90年代のゲーセンは、いわば当時のアミューズメントパークであり、ゲーム好きの青年や少年たちの遊び場でした。その多くがタバコの煙が漂う薄暗い空間で、時には治安の悪さも問題となりました。この記事では、筆者の当時の経験を交えながら懐かしのゲーセン文化を振り返ります。
●対戦格闘ゲームの熱量が凄い!
90年代のゲーセン文化において欠かせないのが対戦格闘ゲームです。アーケード版『ストリートファイターII』(通称:ストII)の大ヒットにより、多くの若者がゲーセンに集まり、日々熱戦を繰り広げていました。
その興奮は頂点を超え、時にはゲームで負けた者が筐体に怒りをぶつけること(台パン)もありました。また、強力な技ばかりを使う行為が対戦相手の神経を逆なでし、店内でリアルファイト(喧嘩)が発生することも珍しくありませんでした。

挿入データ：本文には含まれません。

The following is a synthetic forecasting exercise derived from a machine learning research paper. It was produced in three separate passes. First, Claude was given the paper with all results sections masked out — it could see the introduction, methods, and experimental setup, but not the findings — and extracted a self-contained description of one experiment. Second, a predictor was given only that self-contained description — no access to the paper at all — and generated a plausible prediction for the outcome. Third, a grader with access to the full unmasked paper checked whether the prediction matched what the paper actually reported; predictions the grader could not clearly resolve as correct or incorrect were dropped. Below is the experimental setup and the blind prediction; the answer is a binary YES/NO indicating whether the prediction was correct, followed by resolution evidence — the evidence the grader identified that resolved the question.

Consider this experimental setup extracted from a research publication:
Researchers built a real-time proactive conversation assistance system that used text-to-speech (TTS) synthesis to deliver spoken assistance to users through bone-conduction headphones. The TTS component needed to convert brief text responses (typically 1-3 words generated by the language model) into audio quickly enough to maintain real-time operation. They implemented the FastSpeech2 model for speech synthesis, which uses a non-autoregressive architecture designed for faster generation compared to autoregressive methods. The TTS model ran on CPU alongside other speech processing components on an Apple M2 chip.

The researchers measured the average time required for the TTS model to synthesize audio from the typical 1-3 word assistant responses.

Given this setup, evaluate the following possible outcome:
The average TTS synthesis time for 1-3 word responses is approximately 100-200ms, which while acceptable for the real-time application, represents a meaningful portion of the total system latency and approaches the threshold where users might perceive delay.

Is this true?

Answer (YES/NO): NO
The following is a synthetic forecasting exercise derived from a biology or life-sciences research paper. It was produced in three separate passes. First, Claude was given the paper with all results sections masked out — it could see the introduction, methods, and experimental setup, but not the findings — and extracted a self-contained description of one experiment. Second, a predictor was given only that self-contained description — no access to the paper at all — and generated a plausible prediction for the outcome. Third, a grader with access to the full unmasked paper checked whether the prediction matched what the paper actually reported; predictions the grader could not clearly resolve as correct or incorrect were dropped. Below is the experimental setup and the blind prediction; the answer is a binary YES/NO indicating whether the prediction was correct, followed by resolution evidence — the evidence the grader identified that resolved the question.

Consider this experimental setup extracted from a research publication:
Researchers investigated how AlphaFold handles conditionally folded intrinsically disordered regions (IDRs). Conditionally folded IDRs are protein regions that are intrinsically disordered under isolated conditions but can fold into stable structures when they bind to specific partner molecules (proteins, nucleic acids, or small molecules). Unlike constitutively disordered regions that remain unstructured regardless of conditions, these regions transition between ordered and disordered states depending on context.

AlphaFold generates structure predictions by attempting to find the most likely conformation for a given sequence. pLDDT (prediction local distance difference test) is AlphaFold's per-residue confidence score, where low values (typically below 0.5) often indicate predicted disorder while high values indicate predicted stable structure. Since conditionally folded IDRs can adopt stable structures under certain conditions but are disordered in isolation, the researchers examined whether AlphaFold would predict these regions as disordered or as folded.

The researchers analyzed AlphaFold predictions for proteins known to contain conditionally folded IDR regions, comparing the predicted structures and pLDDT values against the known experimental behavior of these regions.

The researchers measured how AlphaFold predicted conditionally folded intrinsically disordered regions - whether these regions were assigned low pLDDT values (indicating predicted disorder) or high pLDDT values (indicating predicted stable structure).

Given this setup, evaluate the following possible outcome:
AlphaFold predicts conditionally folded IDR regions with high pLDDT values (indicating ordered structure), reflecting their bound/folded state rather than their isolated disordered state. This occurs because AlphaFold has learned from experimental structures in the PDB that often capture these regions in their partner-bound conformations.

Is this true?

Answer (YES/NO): YES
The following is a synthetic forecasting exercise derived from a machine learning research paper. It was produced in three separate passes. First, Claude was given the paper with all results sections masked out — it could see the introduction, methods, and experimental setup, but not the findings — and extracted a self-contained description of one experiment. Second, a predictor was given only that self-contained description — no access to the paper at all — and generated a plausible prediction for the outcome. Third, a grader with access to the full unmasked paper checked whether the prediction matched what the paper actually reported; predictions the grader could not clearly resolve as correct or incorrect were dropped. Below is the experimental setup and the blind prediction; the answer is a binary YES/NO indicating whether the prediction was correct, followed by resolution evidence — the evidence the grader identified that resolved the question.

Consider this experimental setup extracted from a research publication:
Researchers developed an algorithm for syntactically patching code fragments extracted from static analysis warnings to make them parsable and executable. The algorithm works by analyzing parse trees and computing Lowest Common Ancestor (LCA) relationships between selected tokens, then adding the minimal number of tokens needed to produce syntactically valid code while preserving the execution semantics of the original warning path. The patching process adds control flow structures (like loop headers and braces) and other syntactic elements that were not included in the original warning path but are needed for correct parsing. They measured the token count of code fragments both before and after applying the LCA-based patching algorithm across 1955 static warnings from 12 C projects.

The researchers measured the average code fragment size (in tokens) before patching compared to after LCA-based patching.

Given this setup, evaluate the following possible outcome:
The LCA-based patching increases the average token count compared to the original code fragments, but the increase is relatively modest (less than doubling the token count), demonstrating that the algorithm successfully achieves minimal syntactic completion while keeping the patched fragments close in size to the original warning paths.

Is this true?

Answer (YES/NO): YES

さらに、怖い先輩に金品を強奪される「カツアゲ」に遭遇する危険もあるため、常に自己防衛の意識が求められていました。ゲームプレイのスキルだけでなく、リアルに危険を避ける能力が試されるのが90年代のゲーセンでした。
●若者の社交場
喧嘩やカツアゲのリスクに加え、当時のゲーセンにはタバコの煙が充満していました。喫煙者は大人だけではありません。喫煙者のなかに制服姿の中学生や高校生までもが混じっていました。当時は嫌煙文化が今ほど強くなく、タスポカードもありません。今よりもタバコの価格が手頃だったこともあり、学生でも簡単にタバコを手に入れることができたのです。
ゲーセンには対戦ゲームを中心とした、荒っぽいコミュニケーションや未成年の喫煙といった非合法でアングラなカルチャーがありました。この「お行儀の悪さ」が、ある意味ゲーセンを若者たちの社交場として位置づけていたのです。
●いかつい店主
ゲーセンは無法地帯のような面もありましたが、それなりの秩序が保たれていました。不思議なことに、栄えているゲーセンの店主はいかつい印象の人が多かったのです。決してアミューズメントパーク店員のような、きとんと制服をまとった風貌ではありません。
今振り返ると筐体を設置すれば利益が出るという「水物商売」なビジネスモデルが「そのスジ」の人と関係していたのかもしれません。今となっては確かめる方法はありませんが、当時は景気も良かったので、1台の筐体から毎日かなりの売上があったはずです。